Thursday, April 3, 2014
Would raising the minimum wage in Washington help the poor? Would it hurt business and increase unemployment? Neither? Both?
Back in January, we took on that question, and came to the frustrating conclusion that the evidence was by no means clear. In fact, it’s a long, long running debate among economists.
Afterward, a Congressional Budget Office report examined the issue, and determined that an increase of the national minimum wage to $10.10 could cost the country about 500,000 jobs but would move 900,000 people above the poverty level.
But tonight at Gonzaga’s Wolff Auditorium in the Jepson Building from from 7:00-8:45 pm, the proposition will be debated by some big names. It’s put on by the Washington Policy Center, a conservative think-tank that clearly opposes the minimum wage, but has included some heavy hitters on both sides.
KREM anchor Nadine Woodward will be asking the questions, and panelists include:
On the probably-against-an-increase side
Steve Moore with the Wall Street Journal Editorial Board. Here he is, according to the blog of the conservative Heritage foundation, “demolishing the argument for a higher minimum wage.”
Kevin Parker, a Republican politician and local Dutch Bros owner, who has received some praise even from liberals for his efforts to help those in poverty. Yet Parker isn’t a fan of a minimum wage increase.

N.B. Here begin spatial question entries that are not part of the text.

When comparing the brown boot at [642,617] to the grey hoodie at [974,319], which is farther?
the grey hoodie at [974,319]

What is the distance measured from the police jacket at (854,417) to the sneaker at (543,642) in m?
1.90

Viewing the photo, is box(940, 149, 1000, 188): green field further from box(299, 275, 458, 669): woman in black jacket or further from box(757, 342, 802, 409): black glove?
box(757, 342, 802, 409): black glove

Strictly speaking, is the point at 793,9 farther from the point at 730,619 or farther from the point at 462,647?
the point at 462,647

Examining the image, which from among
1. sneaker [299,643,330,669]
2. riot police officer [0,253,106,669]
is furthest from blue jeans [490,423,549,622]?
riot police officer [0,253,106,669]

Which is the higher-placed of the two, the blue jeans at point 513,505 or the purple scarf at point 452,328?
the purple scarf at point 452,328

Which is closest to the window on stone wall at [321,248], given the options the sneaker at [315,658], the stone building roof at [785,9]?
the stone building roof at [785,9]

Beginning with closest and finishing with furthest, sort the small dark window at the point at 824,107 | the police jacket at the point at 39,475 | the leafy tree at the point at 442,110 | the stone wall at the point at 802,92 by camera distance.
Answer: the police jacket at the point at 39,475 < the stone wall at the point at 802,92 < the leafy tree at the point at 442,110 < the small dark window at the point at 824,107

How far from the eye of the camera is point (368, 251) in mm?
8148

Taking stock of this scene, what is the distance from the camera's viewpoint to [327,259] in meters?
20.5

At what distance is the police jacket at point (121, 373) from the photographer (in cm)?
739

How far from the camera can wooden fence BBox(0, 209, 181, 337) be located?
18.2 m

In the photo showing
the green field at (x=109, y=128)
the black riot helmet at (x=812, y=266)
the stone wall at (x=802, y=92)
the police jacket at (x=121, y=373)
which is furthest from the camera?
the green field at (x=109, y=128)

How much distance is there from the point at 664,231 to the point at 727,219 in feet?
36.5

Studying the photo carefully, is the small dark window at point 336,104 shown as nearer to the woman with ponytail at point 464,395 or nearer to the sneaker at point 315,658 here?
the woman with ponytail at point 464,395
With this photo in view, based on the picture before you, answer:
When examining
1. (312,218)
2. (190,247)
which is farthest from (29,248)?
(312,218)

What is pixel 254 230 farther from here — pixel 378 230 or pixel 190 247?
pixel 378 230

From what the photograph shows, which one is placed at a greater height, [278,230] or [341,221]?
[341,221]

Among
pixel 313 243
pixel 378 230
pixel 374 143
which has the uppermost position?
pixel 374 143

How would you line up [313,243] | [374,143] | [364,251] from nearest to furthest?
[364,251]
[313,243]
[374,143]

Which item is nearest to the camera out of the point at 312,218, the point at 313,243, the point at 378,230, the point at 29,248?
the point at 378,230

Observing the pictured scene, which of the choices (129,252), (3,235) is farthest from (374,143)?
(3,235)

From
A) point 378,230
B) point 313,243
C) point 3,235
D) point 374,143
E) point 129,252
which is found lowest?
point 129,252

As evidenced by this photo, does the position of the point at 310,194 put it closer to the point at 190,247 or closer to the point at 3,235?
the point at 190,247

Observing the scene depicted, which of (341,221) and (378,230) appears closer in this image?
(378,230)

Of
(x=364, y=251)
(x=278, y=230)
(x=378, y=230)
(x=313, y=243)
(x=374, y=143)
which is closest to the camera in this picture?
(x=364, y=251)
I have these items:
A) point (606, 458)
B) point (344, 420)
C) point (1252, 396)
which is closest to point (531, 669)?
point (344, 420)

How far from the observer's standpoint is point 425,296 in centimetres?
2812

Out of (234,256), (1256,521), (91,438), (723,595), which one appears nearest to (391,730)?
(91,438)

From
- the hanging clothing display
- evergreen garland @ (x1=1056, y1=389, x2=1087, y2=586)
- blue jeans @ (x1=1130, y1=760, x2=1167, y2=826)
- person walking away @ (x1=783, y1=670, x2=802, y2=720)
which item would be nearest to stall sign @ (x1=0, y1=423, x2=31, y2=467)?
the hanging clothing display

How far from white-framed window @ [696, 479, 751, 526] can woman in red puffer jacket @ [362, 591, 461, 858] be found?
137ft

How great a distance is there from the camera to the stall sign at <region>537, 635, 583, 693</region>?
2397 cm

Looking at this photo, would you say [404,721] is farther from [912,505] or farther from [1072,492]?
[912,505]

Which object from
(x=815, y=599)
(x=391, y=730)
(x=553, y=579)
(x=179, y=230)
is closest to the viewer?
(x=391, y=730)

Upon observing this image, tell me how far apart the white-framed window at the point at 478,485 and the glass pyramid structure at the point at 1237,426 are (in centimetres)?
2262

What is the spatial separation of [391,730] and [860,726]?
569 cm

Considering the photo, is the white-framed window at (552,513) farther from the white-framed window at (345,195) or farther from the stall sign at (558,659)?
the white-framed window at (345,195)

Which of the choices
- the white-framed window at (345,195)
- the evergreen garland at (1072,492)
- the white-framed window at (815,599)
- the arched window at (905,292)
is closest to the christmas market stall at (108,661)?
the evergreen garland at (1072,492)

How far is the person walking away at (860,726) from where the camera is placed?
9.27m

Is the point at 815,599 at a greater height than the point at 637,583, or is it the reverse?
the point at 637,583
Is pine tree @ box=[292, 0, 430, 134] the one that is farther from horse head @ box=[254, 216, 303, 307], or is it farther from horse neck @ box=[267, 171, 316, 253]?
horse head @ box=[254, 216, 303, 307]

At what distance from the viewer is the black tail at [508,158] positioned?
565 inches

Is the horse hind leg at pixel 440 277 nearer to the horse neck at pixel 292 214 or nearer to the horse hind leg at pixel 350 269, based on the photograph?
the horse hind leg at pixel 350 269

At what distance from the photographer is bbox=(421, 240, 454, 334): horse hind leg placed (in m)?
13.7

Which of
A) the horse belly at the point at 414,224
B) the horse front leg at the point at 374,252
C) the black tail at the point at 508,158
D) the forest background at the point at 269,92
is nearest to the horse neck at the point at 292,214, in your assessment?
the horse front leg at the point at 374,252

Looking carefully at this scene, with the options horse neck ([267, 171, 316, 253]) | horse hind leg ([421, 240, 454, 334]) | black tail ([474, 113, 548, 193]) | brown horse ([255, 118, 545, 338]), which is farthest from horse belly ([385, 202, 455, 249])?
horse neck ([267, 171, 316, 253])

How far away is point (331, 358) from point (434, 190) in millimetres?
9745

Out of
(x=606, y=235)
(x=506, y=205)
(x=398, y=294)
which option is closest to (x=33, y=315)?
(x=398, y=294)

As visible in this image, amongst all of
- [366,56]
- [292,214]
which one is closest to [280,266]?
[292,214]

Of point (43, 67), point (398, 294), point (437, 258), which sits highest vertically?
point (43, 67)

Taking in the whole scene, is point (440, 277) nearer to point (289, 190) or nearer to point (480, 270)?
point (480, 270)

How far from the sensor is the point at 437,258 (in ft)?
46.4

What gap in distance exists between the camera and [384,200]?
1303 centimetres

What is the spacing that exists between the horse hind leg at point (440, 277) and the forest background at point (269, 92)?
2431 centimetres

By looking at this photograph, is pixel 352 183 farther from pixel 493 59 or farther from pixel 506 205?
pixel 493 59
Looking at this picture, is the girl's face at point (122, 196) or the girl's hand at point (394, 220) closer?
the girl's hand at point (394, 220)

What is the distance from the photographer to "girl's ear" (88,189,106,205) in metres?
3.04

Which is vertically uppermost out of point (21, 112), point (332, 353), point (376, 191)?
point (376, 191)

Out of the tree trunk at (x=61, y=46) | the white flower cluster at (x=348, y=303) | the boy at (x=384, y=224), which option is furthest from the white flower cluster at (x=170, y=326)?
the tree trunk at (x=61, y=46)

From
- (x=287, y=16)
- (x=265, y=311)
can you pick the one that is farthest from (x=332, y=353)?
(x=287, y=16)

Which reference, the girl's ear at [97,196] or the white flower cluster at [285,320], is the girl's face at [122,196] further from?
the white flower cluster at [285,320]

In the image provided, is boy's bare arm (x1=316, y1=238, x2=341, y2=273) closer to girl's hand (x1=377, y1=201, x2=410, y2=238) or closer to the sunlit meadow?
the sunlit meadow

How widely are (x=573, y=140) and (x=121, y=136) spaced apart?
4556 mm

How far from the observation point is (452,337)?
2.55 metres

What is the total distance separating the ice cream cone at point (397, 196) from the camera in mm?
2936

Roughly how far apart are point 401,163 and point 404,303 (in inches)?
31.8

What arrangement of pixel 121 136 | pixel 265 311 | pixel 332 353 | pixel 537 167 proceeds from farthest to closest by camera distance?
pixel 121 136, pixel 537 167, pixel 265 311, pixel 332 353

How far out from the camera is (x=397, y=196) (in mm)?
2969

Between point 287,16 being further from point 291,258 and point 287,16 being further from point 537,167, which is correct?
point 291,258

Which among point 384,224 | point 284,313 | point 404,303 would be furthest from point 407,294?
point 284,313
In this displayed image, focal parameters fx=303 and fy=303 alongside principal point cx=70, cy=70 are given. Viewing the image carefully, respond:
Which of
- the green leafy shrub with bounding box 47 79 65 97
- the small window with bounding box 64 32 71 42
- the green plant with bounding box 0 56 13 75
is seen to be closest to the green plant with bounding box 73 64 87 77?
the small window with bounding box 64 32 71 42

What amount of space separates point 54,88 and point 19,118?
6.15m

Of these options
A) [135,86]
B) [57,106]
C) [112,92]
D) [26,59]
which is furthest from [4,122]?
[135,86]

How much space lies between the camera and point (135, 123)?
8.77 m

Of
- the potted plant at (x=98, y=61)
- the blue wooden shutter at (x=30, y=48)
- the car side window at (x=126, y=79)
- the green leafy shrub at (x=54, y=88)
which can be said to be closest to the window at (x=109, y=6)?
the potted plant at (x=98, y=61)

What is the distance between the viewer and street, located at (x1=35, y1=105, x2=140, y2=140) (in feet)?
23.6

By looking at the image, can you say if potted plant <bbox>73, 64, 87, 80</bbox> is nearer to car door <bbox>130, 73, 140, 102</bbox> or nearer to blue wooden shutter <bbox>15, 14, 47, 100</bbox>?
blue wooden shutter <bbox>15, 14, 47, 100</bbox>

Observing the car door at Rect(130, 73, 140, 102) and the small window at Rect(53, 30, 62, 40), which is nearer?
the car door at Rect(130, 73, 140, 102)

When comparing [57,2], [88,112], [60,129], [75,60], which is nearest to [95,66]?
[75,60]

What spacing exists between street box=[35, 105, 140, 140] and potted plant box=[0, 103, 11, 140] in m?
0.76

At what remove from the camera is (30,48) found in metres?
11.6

"We had an employee that works with us," Parker told us back in January. "She was a single mom, she was coming out of three or four generations of poverty, raising a kid all by herself. She wants to go to Stanford." But Parker noted that if he had to pay everyone a higher minimum wage, he couldn't afford to pay her as much as he wanted.
Eric Fruits, from Portland State University. He studied Oregon and Washington specifically and found that Washington and Oregon’s automatic increases in the minimum wage reduced employment, especially for young people.
On the probably-for-an-increase side
Timm Ormsby: A Spokane Democratic state rep who, with a few of his colleagues, cheekily proposed a bill last year to give a “training wage” – only 75 percent of their salary – for legislators the first two years in office. It was a clear parody of a Senate Republican bill to apply a lower minimum wage to workers for their first 680 hours
Sarah Jane Glynn, with the liberal Center for American Progress. Here she is discussing the minimum wage with Bloomberg, along with Steve Forbes, of the magazine that bears his name.
T. William Lester of the University of North Carolina. He was a co-author on a research study that found that, when they compared county-pairs with big minimum-wage disparities (Spokane and Kootenai are one example) they found no adverse negative effects to a higher minimum wage.